Le tee-shirt anti-UV, simple gadget ou vraie protection solaire ? s’interroge Le Figaro
Dans un article publié le 26 juillet 2026, malheureusement réservé aux abonnés, Le Figaro Santé s’interroge sur l’efficacité réelle des vêtements anti-UV. Leur protection dépend principalement de la densité du tissage, de l’épaisseur du textile, de sa matière et de la surface du corps qu’il couvre. L’UPF (ultraviolet protection factor) permet de mesurer la capacité d’un vêtement à bloquer les rayonnements ultraviolets.
Dans la vie courante, un vêtement technique anti-UV n’apporte cependant pas toujours un avantage majeur par rapport à un vêtement classique de bonne qualité.
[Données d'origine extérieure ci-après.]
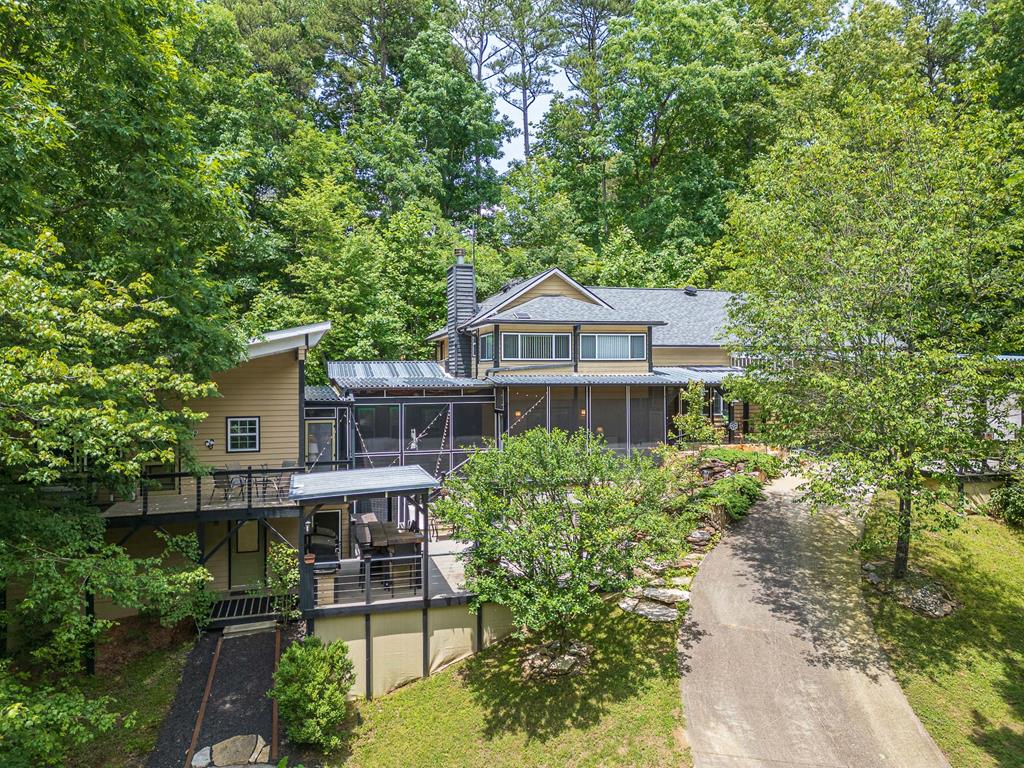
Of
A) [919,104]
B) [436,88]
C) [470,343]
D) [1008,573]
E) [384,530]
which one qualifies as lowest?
[1008,573]

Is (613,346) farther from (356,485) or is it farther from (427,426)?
(356,485)

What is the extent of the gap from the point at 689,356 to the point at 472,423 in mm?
11620

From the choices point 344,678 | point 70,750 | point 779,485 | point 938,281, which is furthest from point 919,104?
point 70,750

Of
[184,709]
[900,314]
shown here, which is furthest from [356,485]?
[900,314]

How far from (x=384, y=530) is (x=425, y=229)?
20725 mm

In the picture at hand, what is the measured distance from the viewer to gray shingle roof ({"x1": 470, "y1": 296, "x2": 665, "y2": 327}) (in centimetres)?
2081

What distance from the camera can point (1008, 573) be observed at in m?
13.3

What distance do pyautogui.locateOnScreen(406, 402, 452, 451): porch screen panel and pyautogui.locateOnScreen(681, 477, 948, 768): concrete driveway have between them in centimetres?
938

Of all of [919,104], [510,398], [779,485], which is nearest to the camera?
[919,104]

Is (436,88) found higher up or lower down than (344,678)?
higher up

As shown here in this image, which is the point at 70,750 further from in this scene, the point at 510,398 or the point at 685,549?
Result: the point at 510,398

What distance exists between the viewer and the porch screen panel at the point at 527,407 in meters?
20.6

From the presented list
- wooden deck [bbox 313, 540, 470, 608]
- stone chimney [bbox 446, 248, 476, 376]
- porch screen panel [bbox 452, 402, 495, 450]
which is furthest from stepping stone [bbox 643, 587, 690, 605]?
stone chimney [bbox 446, 248, 476, 376]

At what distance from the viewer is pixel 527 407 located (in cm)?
2086
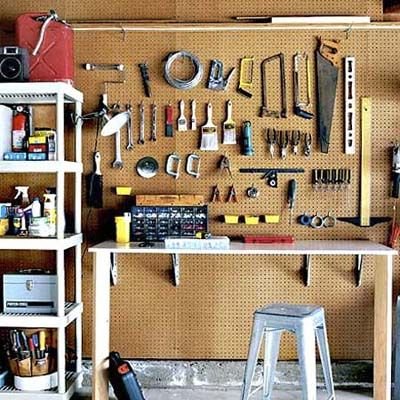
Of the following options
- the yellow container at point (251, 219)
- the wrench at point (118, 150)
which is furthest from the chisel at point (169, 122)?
the yellow container at point (251, 219)

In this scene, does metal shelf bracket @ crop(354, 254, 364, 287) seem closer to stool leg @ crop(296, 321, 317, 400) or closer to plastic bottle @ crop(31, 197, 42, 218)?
stool leg @ crop(296, 321, 317, 400)

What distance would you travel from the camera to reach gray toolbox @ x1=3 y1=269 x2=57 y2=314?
A: 3262mm

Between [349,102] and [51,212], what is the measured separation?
5.60ft

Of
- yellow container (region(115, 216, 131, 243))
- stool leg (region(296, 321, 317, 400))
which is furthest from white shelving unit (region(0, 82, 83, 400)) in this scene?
stool leg (region(296, 321, 317, 400))

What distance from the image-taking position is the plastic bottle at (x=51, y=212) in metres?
3.25

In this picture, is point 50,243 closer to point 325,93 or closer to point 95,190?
point 95,190

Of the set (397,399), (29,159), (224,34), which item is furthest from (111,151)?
(397,399)

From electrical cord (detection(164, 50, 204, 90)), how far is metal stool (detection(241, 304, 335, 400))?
51.3 inches

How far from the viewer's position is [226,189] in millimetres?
3566

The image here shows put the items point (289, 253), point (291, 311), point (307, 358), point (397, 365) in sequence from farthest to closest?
point (397, 365)
point (289, 253)
point (291, 311)
point (307, 358)

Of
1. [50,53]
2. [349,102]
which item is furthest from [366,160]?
[50,53]

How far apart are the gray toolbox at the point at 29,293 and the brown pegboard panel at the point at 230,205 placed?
0.40 m

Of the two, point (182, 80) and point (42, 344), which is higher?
point (182, 80)

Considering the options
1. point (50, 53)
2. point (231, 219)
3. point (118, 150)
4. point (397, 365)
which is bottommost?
point (397, 365)
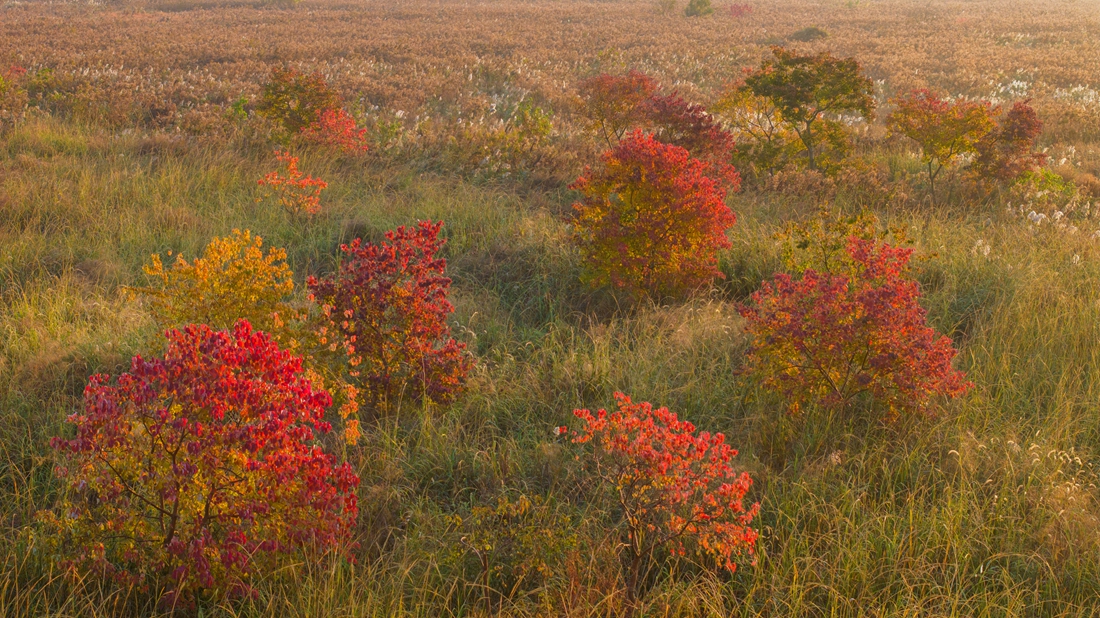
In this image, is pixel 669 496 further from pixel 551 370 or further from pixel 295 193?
pixel 295 193

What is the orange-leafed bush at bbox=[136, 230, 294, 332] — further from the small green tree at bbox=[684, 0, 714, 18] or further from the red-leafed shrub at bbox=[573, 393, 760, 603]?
the small green tree at bbox=[684, 0, 714, 18]

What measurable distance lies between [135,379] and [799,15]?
37.8m

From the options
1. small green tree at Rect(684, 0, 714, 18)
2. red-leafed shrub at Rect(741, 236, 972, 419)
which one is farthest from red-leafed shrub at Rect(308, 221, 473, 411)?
small green tree at Rect(684, 0, 714, 18)

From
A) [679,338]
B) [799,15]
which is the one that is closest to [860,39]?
[799,15]

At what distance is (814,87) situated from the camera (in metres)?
8.71

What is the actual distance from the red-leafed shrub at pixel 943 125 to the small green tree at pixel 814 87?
44 centimetres

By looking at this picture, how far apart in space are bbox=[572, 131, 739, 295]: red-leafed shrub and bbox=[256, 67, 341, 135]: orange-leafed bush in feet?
17.8

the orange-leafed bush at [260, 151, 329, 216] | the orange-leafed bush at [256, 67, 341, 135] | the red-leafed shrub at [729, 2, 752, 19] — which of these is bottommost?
the orange-leafed bush at [260, 151, 329, 216]

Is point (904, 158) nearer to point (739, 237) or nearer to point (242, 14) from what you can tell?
point (739, 237)

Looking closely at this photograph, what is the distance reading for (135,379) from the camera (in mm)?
2973

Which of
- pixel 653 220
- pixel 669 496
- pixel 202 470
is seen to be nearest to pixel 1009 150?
pixel 653 220

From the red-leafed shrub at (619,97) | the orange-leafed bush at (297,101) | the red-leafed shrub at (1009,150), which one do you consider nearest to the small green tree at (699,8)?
the red-leafed shrub at (619,97)

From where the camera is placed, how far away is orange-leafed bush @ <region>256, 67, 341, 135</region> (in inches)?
400

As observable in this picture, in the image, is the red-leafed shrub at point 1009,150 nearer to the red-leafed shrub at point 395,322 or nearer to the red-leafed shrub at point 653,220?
the red-leafed shrub at point 653,220
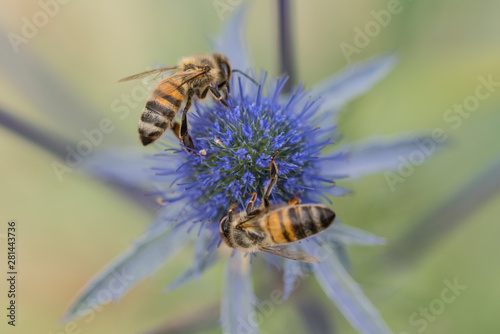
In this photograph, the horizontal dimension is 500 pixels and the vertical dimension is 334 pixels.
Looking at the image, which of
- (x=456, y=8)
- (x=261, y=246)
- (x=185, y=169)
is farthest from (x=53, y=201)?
(x=456, y=8)

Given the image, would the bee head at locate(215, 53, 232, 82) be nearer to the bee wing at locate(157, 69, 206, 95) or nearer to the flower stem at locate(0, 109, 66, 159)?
the bee wing at locate(157, 69, 206, 95)

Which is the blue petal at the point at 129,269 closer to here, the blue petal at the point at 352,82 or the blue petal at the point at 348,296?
the blue petal at the point at 348,296

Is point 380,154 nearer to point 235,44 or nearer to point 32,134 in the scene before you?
point 235,44

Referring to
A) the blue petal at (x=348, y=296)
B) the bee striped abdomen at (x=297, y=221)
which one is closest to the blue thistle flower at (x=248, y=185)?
the blue petal at (x=348, y=296)

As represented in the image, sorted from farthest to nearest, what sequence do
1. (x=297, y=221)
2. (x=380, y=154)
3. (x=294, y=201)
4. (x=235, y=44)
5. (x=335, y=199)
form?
(x=335, y=199), (x=235, y=44), (x=380, y=154), (x=294, y=201), (x=297, y=221)

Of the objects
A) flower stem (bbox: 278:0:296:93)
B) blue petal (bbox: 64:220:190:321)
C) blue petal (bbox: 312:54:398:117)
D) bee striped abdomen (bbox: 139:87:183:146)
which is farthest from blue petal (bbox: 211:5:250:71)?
blue petal (bbox: 64:220:190:321)

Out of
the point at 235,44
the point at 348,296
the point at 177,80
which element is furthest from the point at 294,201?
the point at 235,44
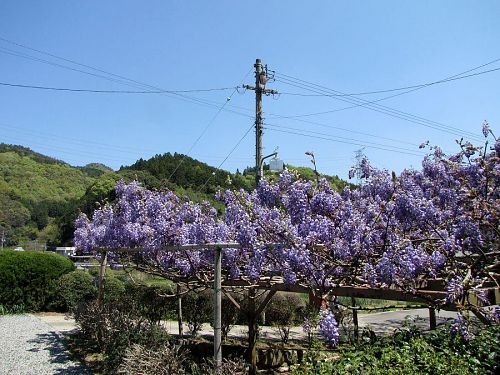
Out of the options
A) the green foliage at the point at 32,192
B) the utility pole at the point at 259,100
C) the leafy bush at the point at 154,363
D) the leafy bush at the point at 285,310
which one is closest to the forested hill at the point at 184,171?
the utility pole at the point at 259,100

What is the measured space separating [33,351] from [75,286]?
19.8 ft

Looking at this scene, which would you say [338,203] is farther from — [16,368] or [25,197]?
[25,197]

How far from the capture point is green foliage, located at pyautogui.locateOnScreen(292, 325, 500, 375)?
4133 millimetres

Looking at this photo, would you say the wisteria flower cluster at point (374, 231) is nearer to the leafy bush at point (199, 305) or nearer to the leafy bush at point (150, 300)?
the leafy bush at point (150, 300)

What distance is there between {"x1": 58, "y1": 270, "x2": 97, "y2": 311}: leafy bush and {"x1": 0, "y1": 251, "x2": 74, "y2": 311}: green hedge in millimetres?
356

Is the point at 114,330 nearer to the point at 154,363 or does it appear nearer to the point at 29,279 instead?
the point at 154,363

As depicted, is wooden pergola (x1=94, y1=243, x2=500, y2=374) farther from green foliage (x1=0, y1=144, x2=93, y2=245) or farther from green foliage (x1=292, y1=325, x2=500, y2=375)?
green foliage (x1=0, y1=144, x2=93, y2=245)

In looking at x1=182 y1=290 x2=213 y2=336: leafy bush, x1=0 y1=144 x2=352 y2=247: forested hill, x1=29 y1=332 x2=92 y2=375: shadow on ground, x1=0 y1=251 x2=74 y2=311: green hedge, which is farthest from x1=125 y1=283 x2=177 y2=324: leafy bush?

Pierre Cesarini, directeur délégué de La Sécurité Solaire, indique que cela est valable pour « n’importe quel vêtement ordinaire en coton, tant qu’il n’est pas transparent ». Il précise : « S’il n’est pas mouillé, il va déjà bloquer 90 % des UV. »
En comparaison, « un vêtement technique anti-UV UPF 50 en bloque 98 %. En conditions ordinaires, l’intérêt n’est donc pas si énorme ».
Au-delà de l'UPF, le vêtement « doit être couvrant, idéalement couvrir les bras au moins jusqu’aux coudes, la nuque, avec un petit col : les cancers cutanés apparaissent aussi sur le cou », rappelle Pierre Cesarini.
Les vêtements spécifiquement conçus pour protéger des UV conservent néanmoins un réel intérêt dans certaines situations, par exemple « si on va nager longtemps, que l’on part faire de la planche à voile, du surf, de la marche dans l’eau », ou lorsque l’activité pratiquée fait « transpirer abondamment ». Ils peuvent enfin être particulièrement adaptés aux « personnes à peau sensible, avec antécédents de cancer, ou sous traitements photosensibilisants ».
Un autre expert interrogé dans l’article affirme : « En vie courante, il suffit de porter un vêtement épais et de couleur foncée ».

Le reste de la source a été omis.